Von Silke Ballweg | 11.06.2018
    Studiotor Babelsberg
    Während Dinosaurier im Kino mittlerweile täuschend echt aussehen, gestaltet sich die Darstellung von Menschen bisher noch schwierig. Ein volumetrisches Studio in Babelsberg soll das jetzt ändern (Studio Babelsberg AG)
    Der Schauspieler Herbert Knaup sitzt auf einem Regiestuhl und gibt der jungen Frau vor ihm Anweisungen für die Filmaufnahmen. Die Personen in dieser Demonstration bewegen sich natürlich, wirken beinahe normal und lebendig. Echt ist die Situation jedoch nicht. Sie existiert nur in der virtuellen Welt. Um sie zu betrachten, braucht man eine sogenannten VR-Brille, also ein interaktives Display vor den Augen, das den Benutzer in die virtuelle Wirklichkeit eintauchen lässt. Die Erfahrung ist viel plastischer und intensiver als etwa das Anschauen eines 3D-Kino-Films. Doch die Darstellung von Personen in den virtuellen Welten war bislang schwierig. Die am Computer generierten Charaktere wirkten oft hölzern, künstlich und seelenlos, sagt Oliver Schreer vom Fraunhofer Heinrich Hertz Institut in Berlin:
    "In der klassischen Animation von virtuellen Charakteren werden Avatare gebaut und die werden in der Regel animiert, das ist ein sehr komplexer Vorgang und führt zu einer sehr unnatürlichen Darstellung in vielerlei Hinsicht."
    Bisher gab es viele Schwachstellen
    Unechte Bewegungen und ausdruckslose Mimik waren Schwachstellen. Und so hat sich Schreer während der vergangenen Monate schwerpunktmäßig damit beschäftigt, wie man menschliche Körper im Computer möglichst realitätsgetreu dreidimensional modellieren kann. Am Heinrich Hertz Institut hat er das sogenannte volumetrische Studio mit-entwickelt. Das kann nun detailgetreue Aufnahmen von Charakteren erstellen, die man in der virtuellen Welt einsetzen kann, etwa im Museumsbereich.
    "Es gibt hervorragende 3D-Modellierungen von Palmyra, der Stadt in Syrien. Da gibt es ein exzellentes 3D-Modell der Stadt, aber die Stadt ist leblos im Moment - und die Idee ist, durch unsere Technologie die Stadt zu beleben."
    Virtuelles Kultur- und Geschichtserlebnis
    In dem volumetrischen Studio könnten Schauspieler, die syrische Händler, Passanten oder Kinder mimen, aufgenommen werden. Das aus den Daten berechnete 3D-Hologramm könnte dann in die virtuelle Stadt eingefügt werden – sodass beim Betrachter der Eindruck entsteht, sie würden gerade durch die Straßen flanieren.
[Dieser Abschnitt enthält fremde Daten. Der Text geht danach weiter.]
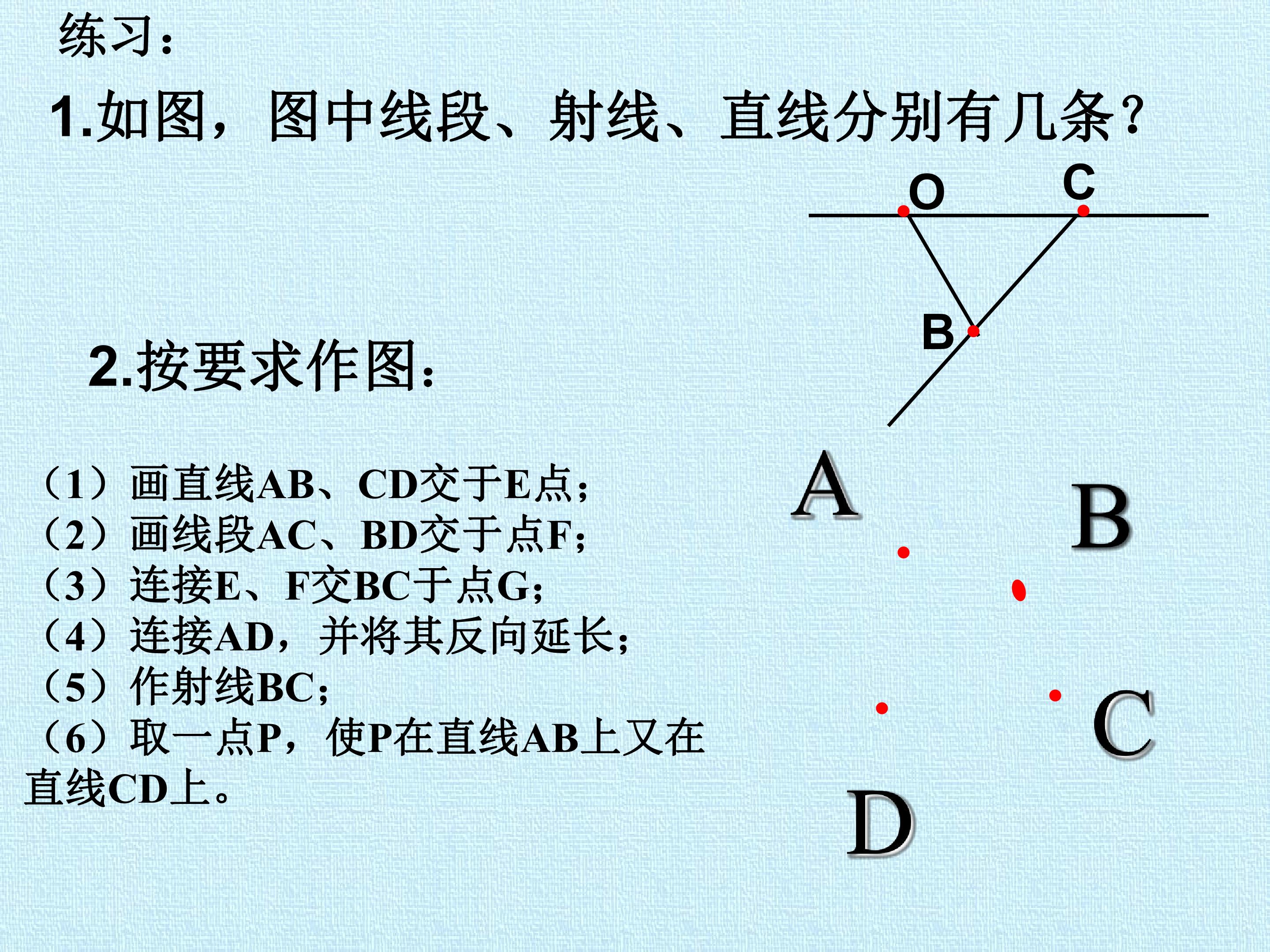 练习:

1.如图,图中线段、射线、直线分别有几条?

O C

B

2.按要求作图:

(1)画直线AB、CD交于E点;
(2)画线段AC、BD交于点F;
(3)连接E、F交BC于点G;
(4)连接AD,并将其反向延长;
(5)作射线BC;
(6)取一点P,使P在直线AB上又在直线CD上。

A B C D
    "Sodass der Nutzer diese zerstörte Stadt erleben kann, das ist eine neue Erfahrung von kulturellem Erbe, die weit über alles hinausgeht, die es bisher gab."
    Auch 3D-Hologramme von berühmten Personen oder Aufnahmen von Zeitzeugen, etwa den letzten Holocaust-Überlebenden, sind für Schreer denkbar. Die Besucher einer virtuellen Welt könnten sie dann dreidimensional und täuschend echt erleben.
    Das dafür notwendige Studio nimmt morgen in Potsdam seinen Betrieb auf. Den Prototypen hat Schreer während der vergangenen Monate entwickelt. Der sieht aus wie eine mit einer weißen dünnen Plane bespannte Kuppel, die einen Durchmesser von fünf Metern und eine Höhe von knapp 2,50 Meter hat. Auf Bodenhöhe, Brusthöhe und über Kopf durchstoßen insgesamt 32 Kameras die dünne Plane und richten ihre Linsen auf das Innere der halbrunden Konstruktion. So nehmen die Kameras den im Zentrum befindlichen Schauspieler aus allen Richtungen auf, sagt Frank Govaere, Leiter der Visual-Effects-Abteilung bei der UFA.
    "Der Drehtag gestaltet sich nicht anders als ein normaler Drehtag. Die Schauspieler gehen in Kostüm und Maske und liefern ihre Leistung ab."
    Das ist erst der Anfang
    Aus den simultanen Filmaufnahmen der 32 Kameras entsteht am Computer ein räumliches Abbild der Schauspieler. Pro Minute kommen dabei 1,6 Terabyte zusammen. Eine gewaltige Datenmenge. Das Ergebnis kann sich sehen lassen. Bereits jetzt wirken die Szenen in der virtuellen Realität erstaunlich realistisch.